PROBLEM TO SOLVE: Write out all the lines again, precisely as they stand, but without the images.

___ DATA SECTION

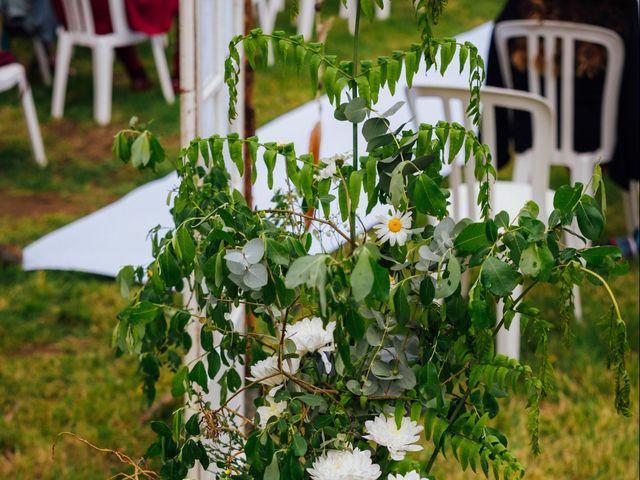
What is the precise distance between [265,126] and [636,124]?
92.2 inches

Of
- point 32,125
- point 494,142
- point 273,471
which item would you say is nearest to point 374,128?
point 273,471

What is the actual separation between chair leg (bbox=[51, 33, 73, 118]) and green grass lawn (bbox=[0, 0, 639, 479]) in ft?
1.22

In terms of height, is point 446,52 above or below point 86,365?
above

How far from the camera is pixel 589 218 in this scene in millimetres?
1278

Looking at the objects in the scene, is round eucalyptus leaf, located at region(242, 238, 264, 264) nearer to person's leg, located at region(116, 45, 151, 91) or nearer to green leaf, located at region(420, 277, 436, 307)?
green leaf, located at region(420, 277, 436, 307)

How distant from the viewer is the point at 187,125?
2270mm

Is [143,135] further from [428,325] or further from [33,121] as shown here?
[33,121]

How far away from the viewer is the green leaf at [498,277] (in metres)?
1.24

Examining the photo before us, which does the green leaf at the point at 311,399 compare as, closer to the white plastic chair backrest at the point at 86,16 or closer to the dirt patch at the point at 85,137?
the dirt patch at the point at 85,137

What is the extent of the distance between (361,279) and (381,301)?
0.14m

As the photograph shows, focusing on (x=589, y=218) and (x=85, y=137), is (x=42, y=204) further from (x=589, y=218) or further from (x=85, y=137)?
(x=589, y=218)

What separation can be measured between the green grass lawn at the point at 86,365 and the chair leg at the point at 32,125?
61mm

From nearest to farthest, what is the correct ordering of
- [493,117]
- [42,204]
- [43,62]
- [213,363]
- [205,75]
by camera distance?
[213,363]
[205,75]
[493,117]
[42,204]
[43,62]

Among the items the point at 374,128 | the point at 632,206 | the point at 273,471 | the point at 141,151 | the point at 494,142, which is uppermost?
the point at 374,128
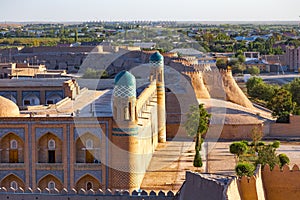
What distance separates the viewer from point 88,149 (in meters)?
14.9

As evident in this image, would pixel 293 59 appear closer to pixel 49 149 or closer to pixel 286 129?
pixel 286 129

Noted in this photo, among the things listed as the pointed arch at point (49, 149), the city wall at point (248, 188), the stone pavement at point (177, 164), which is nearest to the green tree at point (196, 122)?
the stone pavement at point (177, 164)

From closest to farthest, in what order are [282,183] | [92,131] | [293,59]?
1. [282,183]
2. [92,131]
3. [293,59]

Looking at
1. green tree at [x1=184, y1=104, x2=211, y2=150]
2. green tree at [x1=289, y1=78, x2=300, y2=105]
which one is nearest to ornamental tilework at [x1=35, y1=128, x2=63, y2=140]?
green tree at [x1=184, y1=104, x2=211, y2=150]

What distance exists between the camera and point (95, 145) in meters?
14.9

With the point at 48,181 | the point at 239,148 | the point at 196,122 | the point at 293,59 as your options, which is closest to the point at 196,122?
the point at 196,122

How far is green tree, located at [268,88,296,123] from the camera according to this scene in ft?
Answer: 76.3

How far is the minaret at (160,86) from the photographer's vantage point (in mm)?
21047

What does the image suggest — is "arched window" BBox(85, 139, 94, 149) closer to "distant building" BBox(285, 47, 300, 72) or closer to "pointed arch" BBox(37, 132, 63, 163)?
"pointed arch" BBox(37, 132, 63, 163)

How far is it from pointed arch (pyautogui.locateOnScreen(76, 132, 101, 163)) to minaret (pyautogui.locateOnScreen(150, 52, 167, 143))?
21.2ft

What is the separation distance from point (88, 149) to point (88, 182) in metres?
0.72

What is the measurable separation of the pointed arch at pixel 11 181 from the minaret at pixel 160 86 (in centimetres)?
701

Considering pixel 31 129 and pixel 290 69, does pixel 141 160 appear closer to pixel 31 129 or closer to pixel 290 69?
pixel 31 129

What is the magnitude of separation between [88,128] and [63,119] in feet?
1.79
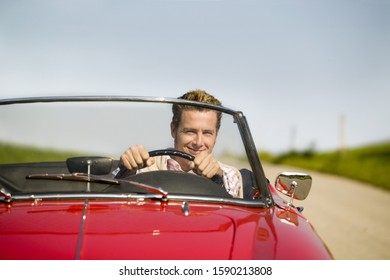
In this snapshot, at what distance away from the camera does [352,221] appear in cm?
675

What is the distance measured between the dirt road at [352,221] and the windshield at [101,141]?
285 cm

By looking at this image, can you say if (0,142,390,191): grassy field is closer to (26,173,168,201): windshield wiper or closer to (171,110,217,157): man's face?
(26,173,168,201): windshield wiper

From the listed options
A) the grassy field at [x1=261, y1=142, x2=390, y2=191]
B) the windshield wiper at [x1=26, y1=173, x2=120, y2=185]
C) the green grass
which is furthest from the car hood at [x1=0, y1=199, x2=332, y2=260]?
the grassy field at [x1=261, y1=142, x2=390, y2=191]

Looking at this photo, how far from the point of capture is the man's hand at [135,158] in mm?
2162

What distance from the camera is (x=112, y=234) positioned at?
149cm

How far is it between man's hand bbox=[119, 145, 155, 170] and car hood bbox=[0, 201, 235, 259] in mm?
366

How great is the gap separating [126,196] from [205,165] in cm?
47

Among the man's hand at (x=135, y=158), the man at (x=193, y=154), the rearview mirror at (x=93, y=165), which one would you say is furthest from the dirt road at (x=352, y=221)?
the rearview mirror at (x=93, y=165)

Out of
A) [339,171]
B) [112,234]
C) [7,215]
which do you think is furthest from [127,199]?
[339,171]

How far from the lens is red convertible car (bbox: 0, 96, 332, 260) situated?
1.45 metres

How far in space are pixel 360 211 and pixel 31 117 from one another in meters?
6.96

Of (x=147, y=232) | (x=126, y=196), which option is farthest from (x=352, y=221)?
(x=147, y=232)

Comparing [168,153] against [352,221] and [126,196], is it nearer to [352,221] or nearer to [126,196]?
[126,196]

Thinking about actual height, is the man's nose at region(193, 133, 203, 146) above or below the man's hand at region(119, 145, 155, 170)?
above
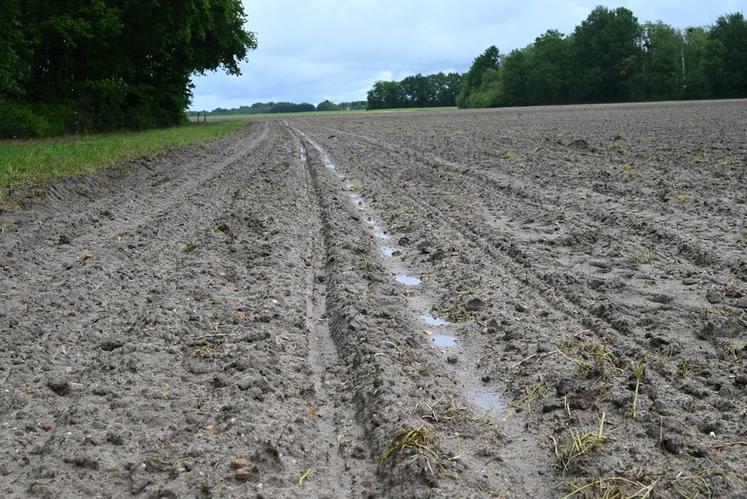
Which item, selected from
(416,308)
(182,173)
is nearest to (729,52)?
(182,173)

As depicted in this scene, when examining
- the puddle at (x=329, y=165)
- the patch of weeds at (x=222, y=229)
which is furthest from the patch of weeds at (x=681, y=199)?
the puddle at (x=329, y=165)

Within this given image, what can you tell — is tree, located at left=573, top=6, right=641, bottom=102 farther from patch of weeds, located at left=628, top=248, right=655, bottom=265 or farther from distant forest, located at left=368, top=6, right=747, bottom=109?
patch of weeds, located at left=628, top=248, right=655, bottom=265

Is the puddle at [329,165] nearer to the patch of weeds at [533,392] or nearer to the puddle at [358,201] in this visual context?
the puddle at [358,201]

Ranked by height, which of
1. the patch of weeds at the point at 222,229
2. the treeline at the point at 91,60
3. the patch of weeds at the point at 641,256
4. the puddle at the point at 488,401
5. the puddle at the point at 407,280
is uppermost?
the treeline at the point at 91,60

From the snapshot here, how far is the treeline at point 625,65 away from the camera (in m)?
81.8

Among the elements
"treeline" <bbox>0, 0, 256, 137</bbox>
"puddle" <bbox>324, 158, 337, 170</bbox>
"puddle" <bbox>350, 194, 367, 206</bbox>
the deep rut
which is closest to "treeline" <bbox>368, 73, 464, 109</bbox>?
"treeline" <bbox>0, 0, 256, 137</bbox>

______

REPLY:
What is the precise distance between [265,126] and [636,124]?
92.2 inches

Of
- point 32,125
- point 494,142
- point 273,471
which item would you say is nearest to point 374,128?
point 273,471

What is the actual separation between chair leg (bbox=[51, 33, 73, 118]) and green grass lawn (bbox=[0, 0, 639, 479]) in ft?
1.22

In terms of height, is point 446,52 above or below point 86,365?
above

How far from the camera is pixel 589 218 in this scene in millimetres?
1278

Looking at the objects in the scene, is round eucalyptus leaf, located at region(242, 238, 264, 264) nearer to person's leg, located at region(116, 45, 151, 91) or nearer to green leaf, located at region(420, 277, 436, 307)?
green leaf, located at region(420, 277, 436, 307)

How distant from the viewer is the point at 187,125?
2270mm

Is [143,135] further from [428,325] or further from [33,121] as shown here?
[33,121]

How far away from the viewer is the green leaf at [498,277] (in metres)?
1.24

Examining the photo before us, which does the green leaf at the point at 311,399 compare as, closer to the white plastic chair backrest at the point at 86,16 or closer to the dirt patch at the point at 85,137?
the dirt patch at the point at 85,137

What is the extent of the distance between (361,279) and (381,301)?
0.14m

As the photograph shows, focusing on (x=589, y=218) and (x=85, y=137), is (x=42, y=204) further from (x=589, y=218) or further from (x=85, y=137)?
(x=589, y=218)

What separation can be measured between the green grass lawn at the point at 86,365 and the chair leg at the point at 32,125?
61mm

From nearest to farthest, what is the correct ordering of
- [493,117]
- [42,204]
- [43,62]
- [213,363]
- [205,75]
by camera distance?
[213,363]
[205,75]
[493,117]
[42,204]
[43,62]

Among the items the point at 374,128 | the point at 632,206 | the point at 273,471 | the point at 141,151 | the point at 494,142, which is uppermost?
the point at 374,128
What distance separates the viewer from point 88,149 (in meters)?
14.9

As evident in this image, would pixel 293 59 appear closer to pixel 49 149 or closer to pixel 286 129?
pixel 286 129

Noted in this photo, among the things listed as the pointed arch at point (49, 149), the city wall at point (248, 188), the stone pavement at point (177, 164), which is nearest to the green tree at point (196, 122)?
the stone pavement at point (177, 164)

From closest to farthest, in what order are [282,183] | [92,131] | [293,59]?
1. [282,183]
2. [92,131]
3. [293,59]

Looking at
1. green tree at [x1=184, y1=104, x2=211, y2=150]
2. green tree at [x1=289, y1=78, x2=300, y2=105]
which one is nearest to ornamental tilework at [x1=35, y1=128, x2=63, y2=140]?
green tree at [x1=184, y1=104, x2=211, y2=150]

What distance exists between the camera and point (95, 145) in meters?
14.9

With the point at 48,181 | the point at 239,148 | the point at 196,122 | the point at 293,59 as your options, which is closest to the point at 196,122?
the point at 196,122

How far is green tree, located at [268,88,296,123] from the camera according to this scene in ft?
Answer: 76.3

How far is the minaret at (160,86) from the photographer's vantage point (in mm)?
21047

What does the image suggest — is "arched window" BBox(85, 139, 94, 149) closer to "distant building" BBox(285, 47, 300, 72) or closer to "pointed arch" BBox(37, 132, 63, 163)?
"pointed arch" BBox(37, 132, 63, 163)

How far is it from pointed arch (pyautogui.locateOnScreen(76, 132, 101, 163)) to minaret (pyautogui.locateOnScreen(150, 52, 167, 143))?
21.2ft

What is the separation distance from point (88, 149) to point (88, 182) in metres?
0.72

What is the measurable separation of the pointed arch at pixel 11 181 from the minaret at pixel 160 86 (in centimetres)?
701

Considering pixel 31 129 and pixel 290 69, does pixel 141 160 appear closer to pixel 31 129 or closer to pixel 290 69?
pixel 31 129

What is the magnitude of separation between [88,128] and [63,119] in feet?
1.79
In this snapshot, at what distance away from the camera does [352,221] appear in cm?
675

What is the distance measured between the dirt road at [352,221] and the windshield at [101,141]?
285 cm

By looking at this image, can you say if (0,142,390,191): grassy field is closer to (26,173,168,201): windshield wiper or closer to (171,110,217,157): man's face?
(26,173,168,201): windshield wiper

From the listed options
A) the grassy field at [x1=261, y1=142, x2=390, y2=191]
B) the windshield wiper at [x1=26, y1=173, x2=120, y2=185]
C) the green grass
which is furthest from the car hood at [x1=0, y1=199, x2=332, y2=260]?
the grassy field at [x1=261, y1=142, x2=390, y2=191]

Looking at this photo, how far from the point of capture is the man's hand at [135,158] in mm?
2162

What distance from the camera is (x=112, y=234) positioned at?
149cm

How far is it between man's hand bbox=[119, 145, 155, 170] and car hood bbox=[0, 201, 235, 259] in mm?
366

How great is the gap separating [126,196] from [205,165] in cm?
47

Among the man's hand at (x=135, y=158), the man at (x=193, y=154), the rearview mirror at (x=93, y=165), which one would you say is furthest from the dirt road at (x=352, y=221)?
the rearview mirror at (x=93, y=165)

Out of
A) [339,171]
B) [112,234]
C) [7,215]
which do you think is furthest from [127,199]?
[339,171]

How far from the lens is red convertible car (bbox: 0, 96, 332, 260) situated?
1.45 metres

How far in space are pixel 360 211 and pixel 31 117 from one another in meters?
6.96

Of (x=147, y=232) | (x=126, y=196), which option is farthest from (x=352, y=221)?
(x=147, y=232)

Comparing [168,153] against [352,221] and [126,196], is it nearer to [352,221] or nearer to [126,196]?
[126,196]

Thinking about actual height, is the man's nose at region(193, 133, 203, 146) above or below the man's hand at region(119, 145, 155, 170)?
above
Which item, selected from
(416,308)
(182,173)
is nearest to (729,52)?
(182,173)

As depicted in this scene, when examining
- the puddle at (x=329, y=165)
- the patch of weeds at (x=222, y=229)
which is furthest from the patch of weeds at (x=681, y=199)?
the puddle at (x=329, y=165)

Within this given image, what can you tell — is tree, located at left=573, top=6, right=641, bottom=102 farther from patch of weeds, located at left=628, top=248, right=655, bottom=265 or farther from distant forest, located at left=368, top=6, right=747, bottom=109?
patch of weeds, located at left=628, top=248, right=655, bottom=265

Is the puddle at [329,165] nearer to the patch of weeds at [533,392] or nearer to the puddle at [358,201] in this visual context?
the puddle at [358,201]

Ranked by height, which of
1. the patch of weeds at the point at 222,229
2. the treeline at the point at 91,60
3. the patch of weeds at the point at 641,256
4. the puddle at the point at 488,401
5. the puddle at the point at 407,280
is uppermost?
the treeline at the point at 91,60

From the snapshot here, how far is the treeline at point 625,65 away from the camera (in m)?
81.8

Among the elements
"treeline" <bbox>0, 0, 256, 137</bbox>
"puddle" <bbox>324, 158, 337, 170</bbox>
"puddle" <bbox>350, 194, 367, 206</bbox>
the deep rut
which is closest to "treeline" <bbox>368, 73, 464, 109</bbox>?
"treeline" <bbox>0, 0, 256, 137</bbox>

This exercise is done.